» **Exercise requirements**
In the material below, find the line with "man body anatomy, front, back" and the line with "Beautiful Summer Scenery", then output both and every line between them exactly, omitting pictures.

» **Entries provided**
━━━━━━━━
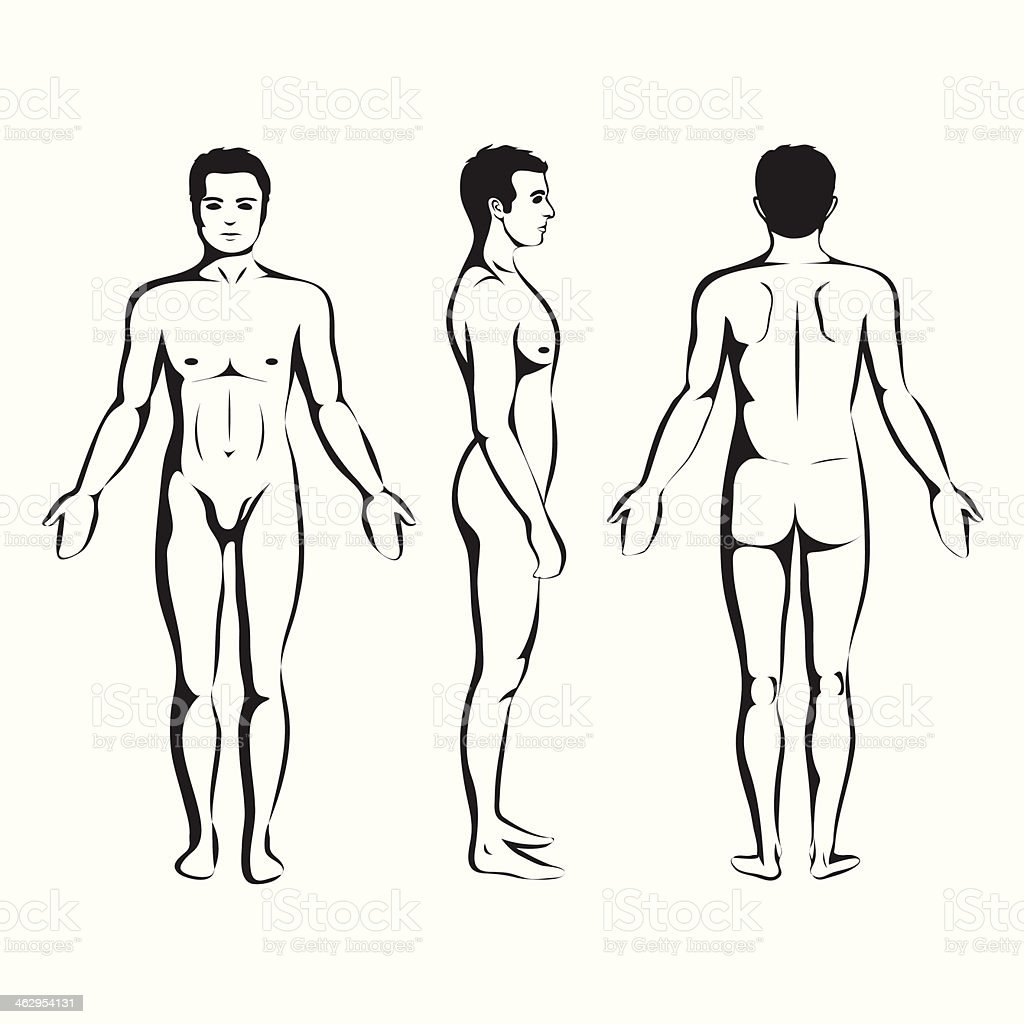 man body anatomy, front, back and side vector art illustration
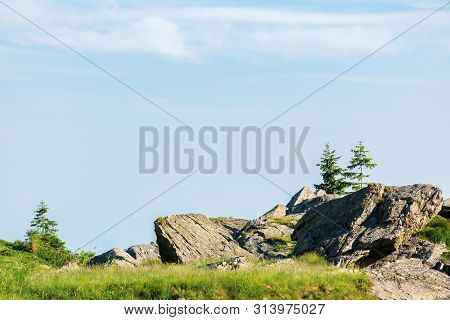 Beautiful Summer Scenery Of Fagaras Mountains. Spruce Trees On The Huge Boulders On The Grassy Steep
━━━━━━━━
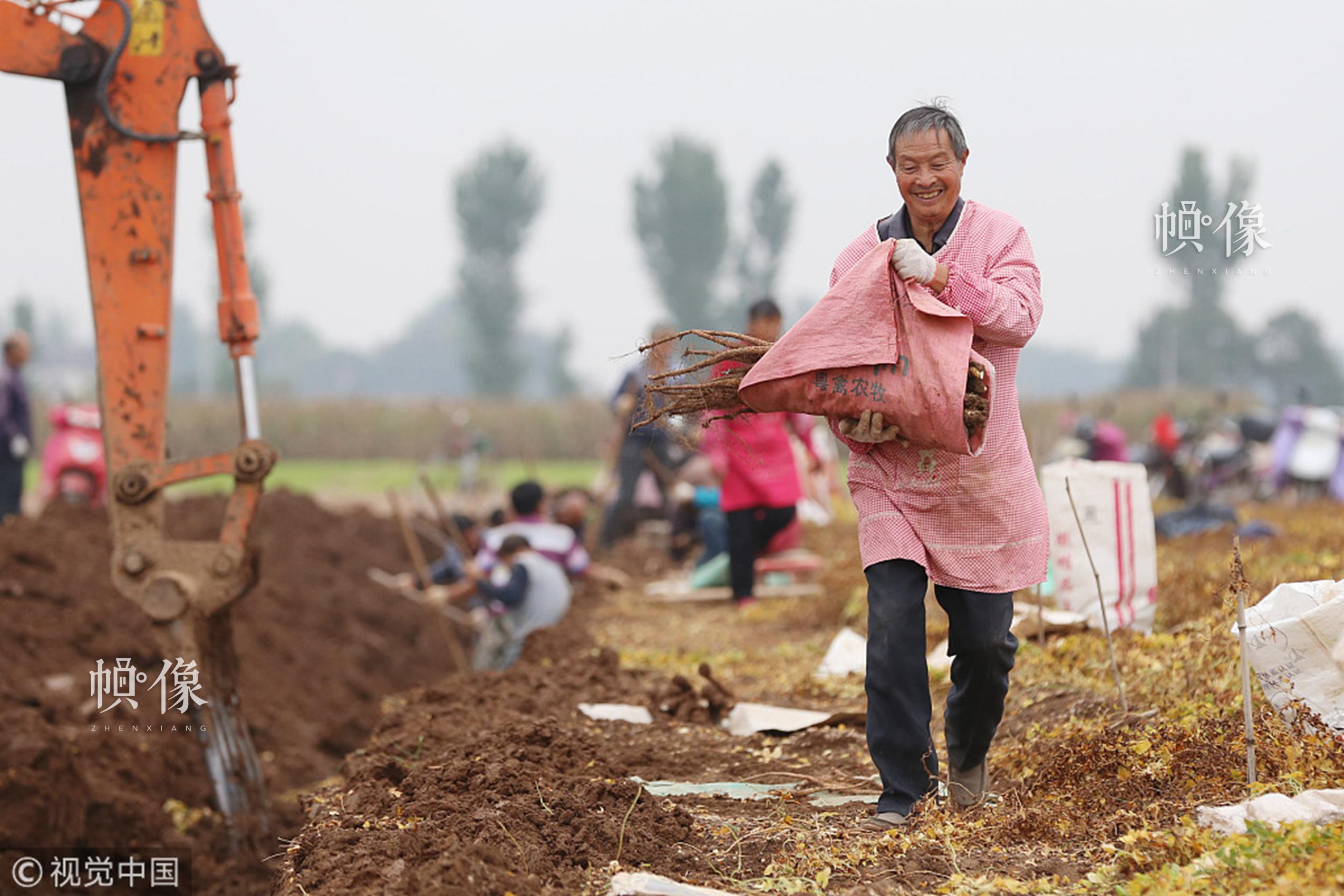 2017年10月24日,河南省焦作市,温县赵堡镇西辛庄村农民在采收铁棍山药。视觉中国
━━━━━━━━
» **Task output**
 man body anatomy, front, back and side vector art illustration
 Beautiful Summer Scenery Of Fagaras Mountains. Spruce Trees On The Huge Boulders On The Grassy Steep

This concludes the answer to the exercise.